Knut Hovel Heiaas

Personal information
- Date of birth: 21 April 1977 (age 49)
- Place of birth: Enebakk, Norway
- Height: 1.81 m (5 ft 11+1⁄2 in)
- Position: Striker

Team information
- Current team: Strømmen
- Number: 11

Youth career
- Enebakk IF

Senior career*
- Years: Team / Apps / (Gls)
- 1995–1999: Strømmen
- 2000–2002: Vålerenga / 38 / (8)
- 2003–2004: Hønefoss / 27 / (7)
- 2005–2006: Moss / 30 / (1)
- 2006: → Hødd (loan) / 17 / (4)
- 2007–2008: Drøbak/Frogn / 7
- 2009: Strømmen
- 2010–2011: Nesodden / 3
- 2014-2017: Driv / 30 / (30)
- 2021: Enebakk / 1 / (1)
- 2024: FK Union Carl Berner / 1 / (1)

= Knut Hovel Heiaas =

Norwegian footballer (born 1977)

Knut Hovel Heiaas (born 21 April 1977) is a retired Norwegian football striker, who was known for his speed on the first 20 meters.

He hails from Dalefjerdingen.

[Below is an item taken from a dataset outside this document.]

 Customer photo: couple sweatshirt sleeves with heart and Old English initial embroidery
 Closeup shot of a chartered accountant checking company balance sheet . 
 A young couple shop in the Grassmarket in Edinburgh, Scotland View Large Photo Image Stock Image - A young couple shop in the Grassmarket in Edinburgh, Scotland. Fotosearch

His first senior club was Strømmen, where he played from 1995 to 1999. Ahead of the 2000 season he joined Vålerenga IF, where he got five Norwegian Premier League games in 2000 and fourteen in 2002. After the 2002 season he joined Hønefoss BK. At the same time he rejected Moss FK, but he joined this club two years later. In late 2006 he spent time on loan at IL Hødd, and ahead of the 2007 season he moved permanently to Drøbak/Frogn IL. In 2009, he returned to his old club Strømmen. After the season, he went on to Nesodden IF.

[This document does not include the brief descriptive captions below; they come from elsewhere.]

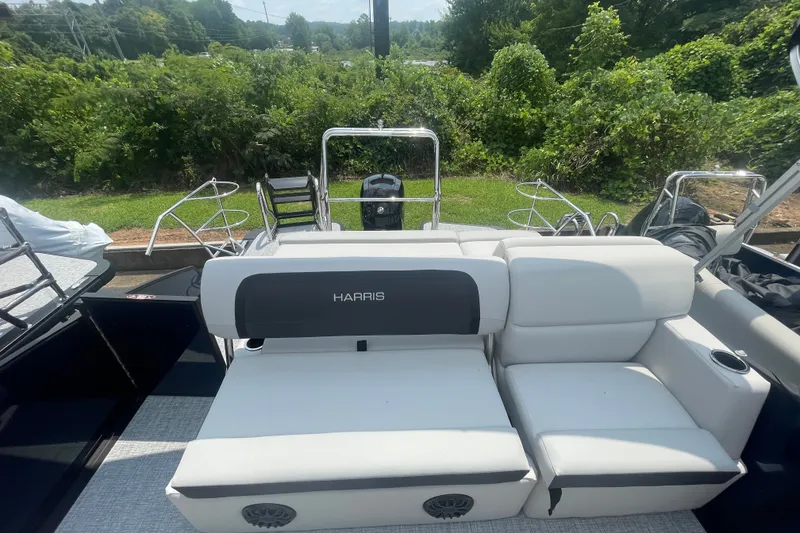 Slide: The Image of 2026 Harris Cruiser 230 SLDH boat with white seating and lush green background. - 9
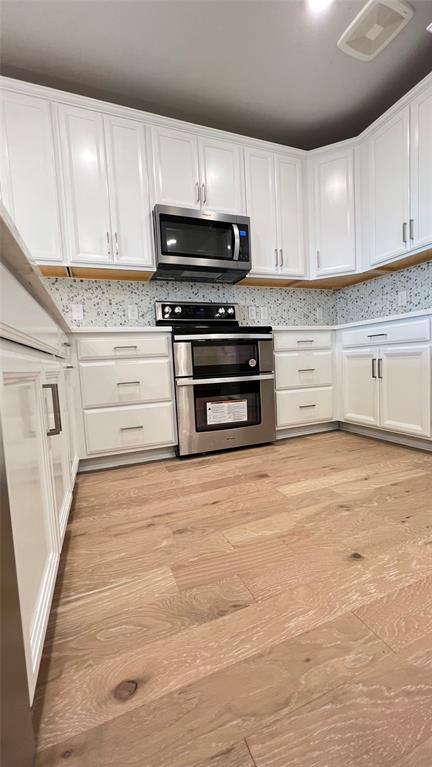 651 Watters Road, Unit 3300 Allen, TX 75013 - Photo 11 of 25 Kitchen featuring light wood-type flooring, appliances with stainless steel finishes, and white cabinetry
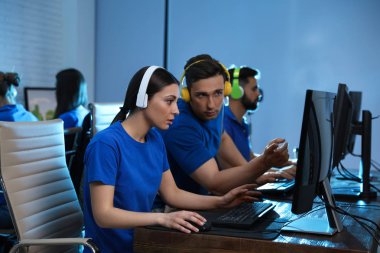 Gençler kapalı bilgisayarlarda video oyunları oynuyorlar. Esports turnuvası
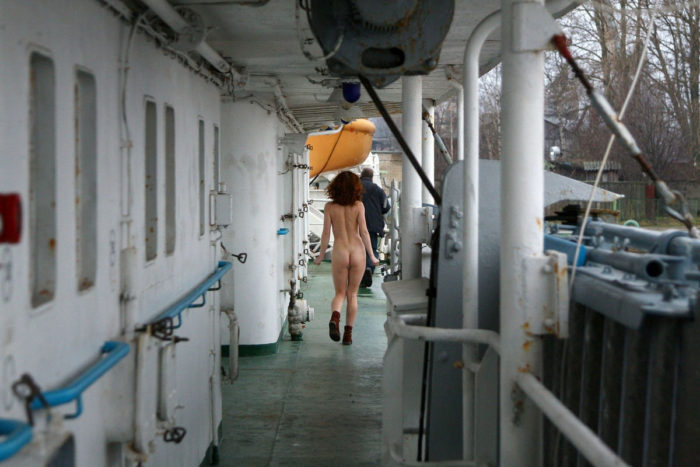 Naked redhead girl Masha on big ship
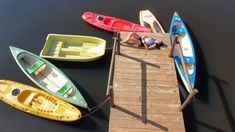 several canoes are tied to a dock with people laying on the water in them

== Norwegian Goal-Scoring Record ==
Heiaas is the only player to have scored in all divisions of the Norwegian Football League after his goal for FK Union Carl Berner May 31, 2024.

The feat will be commemorated at the Norwegian National Arena, Ullevål Stadion on October 10, 2024, by the Norwegian Football Federation.